Fultz decided that the girls in the senior class, many of whom were farm girls, needed more culture. She invited the senior girls to a tea party at her house. The girls were to dress up and were told to wear white gloves.
No one in the Johnston family had white gloves and it took awhile to find a pair that Faye could borrow. She arrived at the tea party in her nicest dress and white gloves with Delores Peasch Petersen and Anne Tromble. Fultz served tea in her finest china and nice linen. She entertained the girls, playing the piano for them. The Fultz home where Sophia gave piano recitals, hosted bridge club and held fancy teas still stands at the corner of Locust and Bailey.
Senior year, Faye had a larger part in the class play at the Opera House, “Grandpa Hangs the Holly” about a mean-spirited old grandfather who was not happy at Christmas. Vic Leonall played the grandfather. “He was always class president,” Faye said. Faye played the spirit of his parted wife who returned to change her mind. She wore a long white dress and got to kiss Vic Leonall, “but only on the forehead, because of his makeup.”
Faye made another appearance on the Opera House stage when she graduated in June 1946. In 1944, most of the 12th-graders joined the service and the class was very small. But by 1946, the graduating class was very large again. It was a hot and muggy day, made worse when the rains started. The Opera House did not have air conditioning.
Seated at the top of the balcony, 83 seniors baked, wearing wool caps and gowns. To cool down, high school students often went to Lakeland Ice Cream on Main Street, with its soda fountain and dairy bar, where “The Hive” now stands.
During the winter months, one of the biggest forms of entertainment for the young people was the ice rink. The city closed the entire city block where West Side Elementary stands now and turned it into a skating rink. There she met her husband de ella Jim. Faye “got busy having babies and running a business,” later to become Johnston’s Marina.
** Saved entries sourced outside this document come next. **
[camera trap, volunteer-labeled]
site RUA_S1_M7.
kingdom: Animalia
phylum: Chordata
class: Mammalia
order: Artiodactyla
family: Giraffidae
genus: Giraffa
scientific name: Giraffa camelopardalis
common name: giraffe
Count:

She still went to events in the Opera House and one that stood out in her mind was a cooking class given by the IGA grocery store in the summer of 1949. They learned to plan meals and shared recipes but this event was made memorable when one lucky participant won an electric range.
Over the years, Faye attended countless events at the Opera House. She watched her children and grandchildren perform on the stage. Some of her favorite shows of her are when the US military bands come to town. For Faye, the Cheboygan Opera House will always be a very special place.
— Kathy King Johnson is former executive director of the Cheboygan Opera House.